— Your objective —
From the notes on Mary Webb's stories, reproduce word for word the passage between "Friday, March 31, 2023" and "spirit of earth.", inclusive.

Friday, March 31, 2023

Three stories by Mary Webb (1881-1927)

Readers unfamiliar with the fiction of Mary Webb may prefer to read these notes only after reading the stories. 

"The Name-Tree" (1921) [from Weird Woods: Tales from the Haunted Forests of Britain] is a story from an arch age of sublimated emotions and succulent subtexts.

[....] that brooding place—that place where mists lingered and melodies sounded, and man wrestled with the spirit of earth.

Laura, living in genteel poverty with her father on their ancestral property Cherry Orchard, is beset by attentions of a newcomer to the area, magnate and landowner Julius Winter. Cherry Orchard is to be sold, and Winter makes it clear to her that he will accept either possession of the property or Laura herself. "Your love should be given to a man. Such passion as yours should bear fruit."

The worldly man obsesses over the unworldly woman.

[....] He had not thought passion of just that quality existed in the modern world. Certainly the women he had known had not possessed it. This woman had it, and she wasted it on a place. He watched her, standing slim and gauche in her old brown dress, her soul tormented by love for something vague and mysterious, something he could not touch or name, that seemed to lie beneath the earthly beauty that she saw, like a dreaming god. Desire surged over him—the poignant longing that jonquils bring, the longing to touch the silken petals, to gather the brittle, faintly-scented stalks.

Winter's ultimatum: "I'll come for your answer this day next week, Laura. If it's no, you and your father will go at once."

The fruit of Laura's name-tree, a Morello, does ripen, and she makes her decision.

"The Name-Tree" is a story the contemporary reader might find too distanced in tone. Still, struggles over class privilege and exploitation predominate; new-money Julius slips easily into an older patriarchal role, adding emotional piquancy to questions of buying and selling, rites and rights.

[....] The trees brooded over them like jewelled birds in some ancient tapestry. They filled him with an ache of longing. He wanted to possess them, as a god might. He would possess them in her.

Laura, in contrast, is "as fond of the nettles as of the cowslips." The value for her of ancient family property lies in continuity, not title. "I'd as lief think of selling myself" as selling Cherry Orchard, she assures herself. 

And that is exactly what Winter will demand.  

*   *   *

"Mr. Tallent's Ghost" (1926) [The Virago Book of Ghost Stories] is a droll tale of haunting, similar in tone to E. F. Benson's more tongue-in-cheek work. 

The narrator, a solicitor, meets Mr. Tallent on a rainy day during a mountain vacation. Fighting boredom, he agrees to listen to one of the man's unpublished pieces of fiction. Agonies of miserable boredom ensue. Years later, after Tallent's death, the narrator must carry out his final wish:  spend the estate's small fortune arranging publication of a boxful of the amateur author's horrible stories. A dozen of Tallent's financially hopeless relatives dispute this use of the estate. A legal free-for-all ensues, and all parties delaying publication are haunted at night by the author himself, reciting his manuscripts out loud. Webb excels here in the multiple peripeteias of a dispute that seems capable of rivaling Jarndyce v Jarndyce, until non-spectral reality provides its own punchline.

— Supplied material —
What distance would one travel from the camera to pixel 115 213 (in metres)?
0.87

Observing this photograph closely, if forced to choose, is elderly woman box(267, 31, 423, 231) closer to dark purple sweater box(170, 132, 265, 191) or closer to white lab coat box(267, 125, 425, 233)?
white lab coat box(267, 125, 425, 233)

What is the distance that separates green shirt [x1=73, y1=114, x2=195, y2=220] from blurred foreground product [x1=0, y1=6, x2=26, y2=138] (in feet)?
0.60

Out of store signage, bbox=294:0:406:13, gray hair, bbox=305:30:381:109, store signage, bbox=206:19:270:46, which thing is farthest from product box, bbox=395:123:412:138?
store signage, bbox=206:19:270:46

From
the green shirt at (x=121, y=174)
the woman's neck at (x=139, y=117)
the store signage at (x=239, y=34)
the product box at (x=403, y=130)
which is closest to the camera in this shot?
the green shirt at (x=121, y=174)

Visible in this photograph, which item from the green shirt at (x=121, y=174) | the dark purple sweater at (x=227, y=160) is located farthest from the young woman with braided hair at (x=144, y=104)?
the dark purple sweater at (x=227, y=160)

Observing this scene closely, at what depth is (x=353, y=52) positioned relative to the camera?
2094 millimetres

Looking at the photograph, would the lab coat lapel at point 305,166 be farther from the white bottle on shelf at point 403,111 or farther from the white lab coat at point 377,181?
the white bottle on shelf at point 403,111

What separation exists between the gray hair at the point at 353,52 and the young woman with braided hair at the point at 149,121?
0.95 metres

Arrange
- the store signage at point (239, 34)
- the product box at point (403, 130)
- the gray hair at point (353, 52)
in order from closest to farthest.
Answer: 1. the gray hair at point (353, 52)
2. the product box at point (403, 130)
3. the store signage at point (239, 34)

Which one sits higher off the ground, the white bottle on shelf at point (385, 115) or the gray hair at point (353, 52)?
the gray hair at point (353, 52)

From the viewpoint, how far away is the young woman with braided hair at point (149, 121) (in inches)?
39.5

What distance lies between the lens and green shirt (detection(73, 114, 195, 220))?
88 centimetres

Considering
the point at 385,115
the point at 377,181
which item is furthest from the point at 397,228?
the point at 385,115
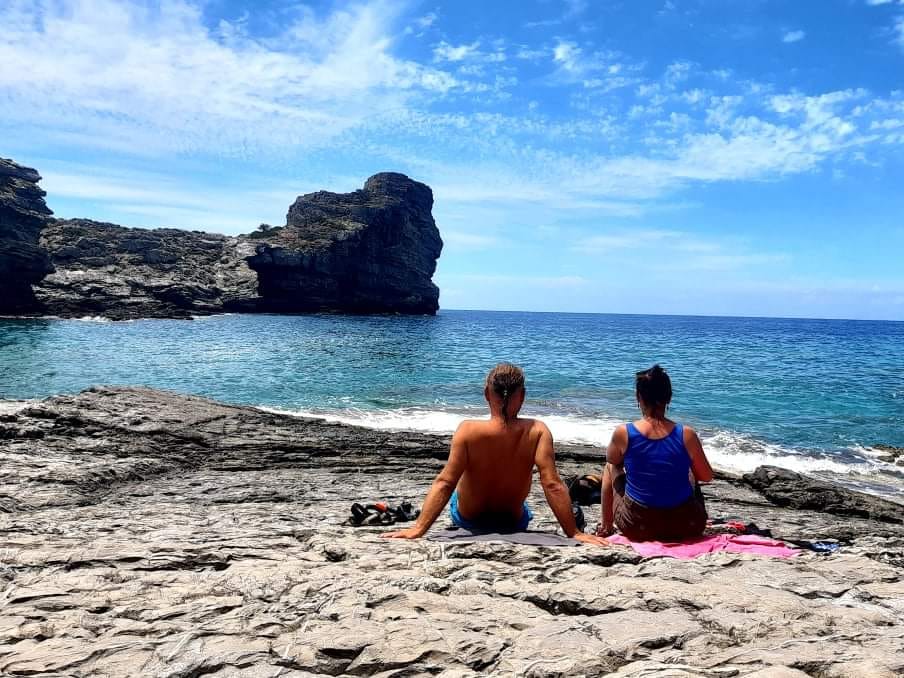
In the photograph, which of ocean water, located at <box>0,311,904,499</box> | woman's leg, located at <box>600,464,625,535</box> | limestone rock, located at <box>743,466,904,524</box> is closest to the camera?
woman's leg, located at <box>600,464,625,535</box>

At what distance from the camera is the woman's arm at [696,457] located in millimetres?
5621

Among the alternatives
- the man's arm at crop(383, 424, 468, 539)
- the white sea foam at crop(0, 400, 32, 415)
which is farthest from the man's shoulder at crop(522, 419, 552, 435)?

— Solved exercise —
Friday, March 31, 2023

Three stories by Mary Webb (1881-1927)

Readers unfamiliar with the fiction of Mary Webb may prefer to read these notes only after reading the stories. 

"The Name-Tree" (1921) [from Weird Woods: Tales from the Haunted Forests of Britain] is a story from an arch age of sublimated emotions and succulent subtexts.

[....] that brooding place—that place where mists lingered and melodies sounded, and man wrestled with the spirit of earth.